Voilà qui devrait intéresser les amateurs de trail. Battiste Deiana, jeune entrepreneur diplômé de l’Ichec, s’est lancé dans la conception et le développement d’une semelle bio-inspirée pour les chaussures destinées aux sportifs de cette discipline. Si les chèvres de montagnes et autres bouquetins sont capables d’une grande stabilité dans les terrains les plus raides et les plus difficiles, cela leur vient, notamment, de leurs sabots. « Avec leur structure et leur composition particulières, leurs sabots constituent notre source d’inspiration. »
Une application biomimétique
Les semelles innovantes élaborées par le jeune entrepreneur se basent sur cette double approche. Avec le concours du Centre de recherche agréé Materia Nova, à Mons, il mise sur le biomimétisme pour transformer son projet en succès.
« Nous avons d’abord travaillé sur la structure de ces semelles », explique-t-il. « Nos prototypes, formés de deux parties indépendantes, ont été testés en 2021 dans les Alpes françaises, du côté d’Annecy. Ces tests de terrain nous ont permis de valider l’architecture de la semelle », explique le patron de Deiana inc.
La deuxième innovation des semelles Hoof-Tech, elle aussi inspirée par la nature, porte sur la composition des matériaux à utiliser. « Les sabots des ongulés qui vivent en montagne sont recouverts d’une couche de kératine », reprend Battiste Deiana. « Ce composé leur assure d’intéressantes propriétés mécaniques, propices à une bonne accroche sur le terrain. Nous avons exploré cette piste. »
Il ne restait plus qu’à trouver le partenaire scientifique pour mener l’étude de faisabilité et à identifier une source de kératine durable pour ce projet. Grâce à un coup de pouce de la Région wallonne et de son programme WIN4expertise, la jeune société a pu faire appel au savoir-faire des chercheurs du Centre de recherche agréé Materia Nova.
La laine de mouton, source de kératine
« Ces six derniers mois, nous avons étudié s’il était possible et réaliste de produire un biomatériau comprenant à la fois du caoutchouc et de la kératine », indique la chimiste Antoniya Toncheva, chargée du projet au sein de Materia Nova. « Un des premiers choix à faire a été de trouver la matière première pour élaborer ce biopolymère. »
« Chaque année, quelque 5 millions de tonnes de déchets de cheveux, de chutes de laine de mouton ou encore de plumes contenant de la kératine sont produites en Europe », assure Battiste Deiana. « Des déchets qui ne sont pas vraiment valorisés. Avec Materia Nova, nous avons analysé ces sources d’approvisionnement potentielles et nous avons opté pour la laine de mouton. »
« Dans un premier temps, nous avons appris à carder et à laver la laine pour ensuite en récolter la kératine », reprend Antoniya Toncheva. « Par la suite, nous avons fait appel à un sous-traitant, une entreprise belge spécialisée. »

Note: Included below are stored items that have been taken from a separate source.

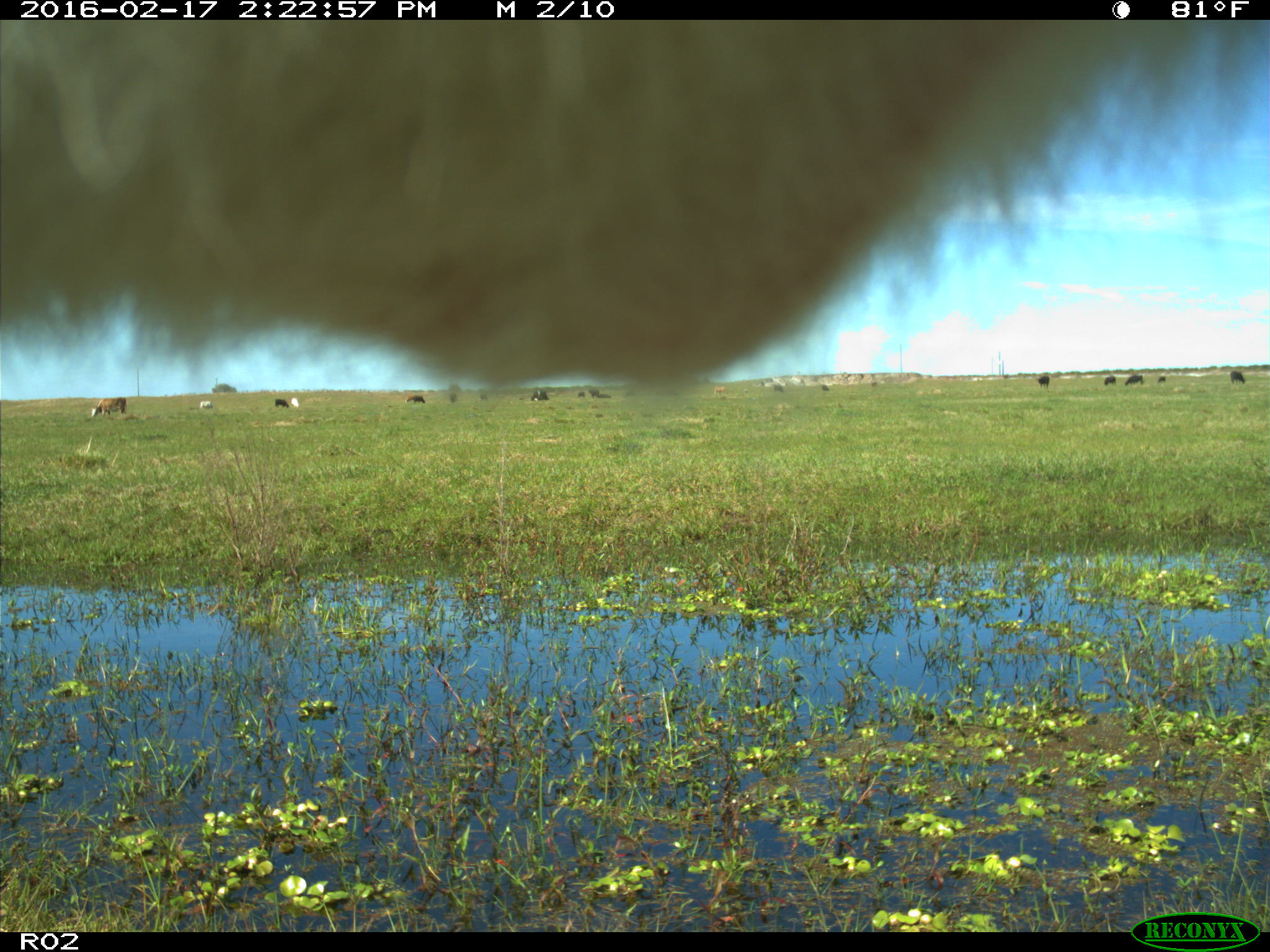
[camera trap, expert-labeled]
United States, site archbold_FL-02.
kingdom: Animalia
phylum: Chordata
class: Mammalia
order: Artiodactyla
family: Bovidae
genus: Bos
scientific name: Bos taurus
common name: domestic cow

Les essais de fabrication du polymère dopé à la kératine ont alors pu prendre place, à diverses températures et hautes pressions. Des essais qui se sont avérés concluants. « Nous avons testé diverses proportions de kératine dans le produit », précise la scientifique. « Nous avons pu montrer que nous pouvions l’intégrer autant dans une mousse utile à la semelle intermédiaire qu’à un composé plus dur destiné à façonner la semelle externe. Au final, cela a mené à la validation de la pertinence d’une des sources d’approvisionnement de kératine pour la fabrication de ces semelles innovantes ainsi que de la faisabilité du projet. »
Le coup de pouce de Materia Nova a également permis d’optimiser la composition du biopolymère et de préciser la pertinence de l’utilisation et le dosage de la kératine dans ce produit.
« On utilise déjà de la kératine dans d’autres types de produits, comme des cosmétiques, des compléments alimentaires ou même des engrais », précise Mme Tonchev. « Mais pas encore dans des semelles de chaussures de sport. Dans ce contexte, diverses nouvelles contraintes, comme la résistance aux chocs mécaniques, doivent être prises en considération. »
« Ce produit est certes bio-inspiré, mais il valorise aussi des déchets. Et, au final, les semelles sont, elles aussi, recyclables ou biodégradables », explique Battiste Deiana.
Il ne reste plus qu’à passer à l’étape suivante. Outre la question des investisseurs, il faut à présent transformer l’essai de laboratoire en un procédé industriel. Ici aussi, l’entrepreneur wallon sait qu’il peut compter sur Materia Nova. Rendez-vous sur les circuits de trail? « Bien sûr, mais aussi sur les sentiers de randonnée », conclut Battiste Deiana. « Ces semelles bio-inspirées devraient aussi intéresser les fabricants de chaussures de rando ».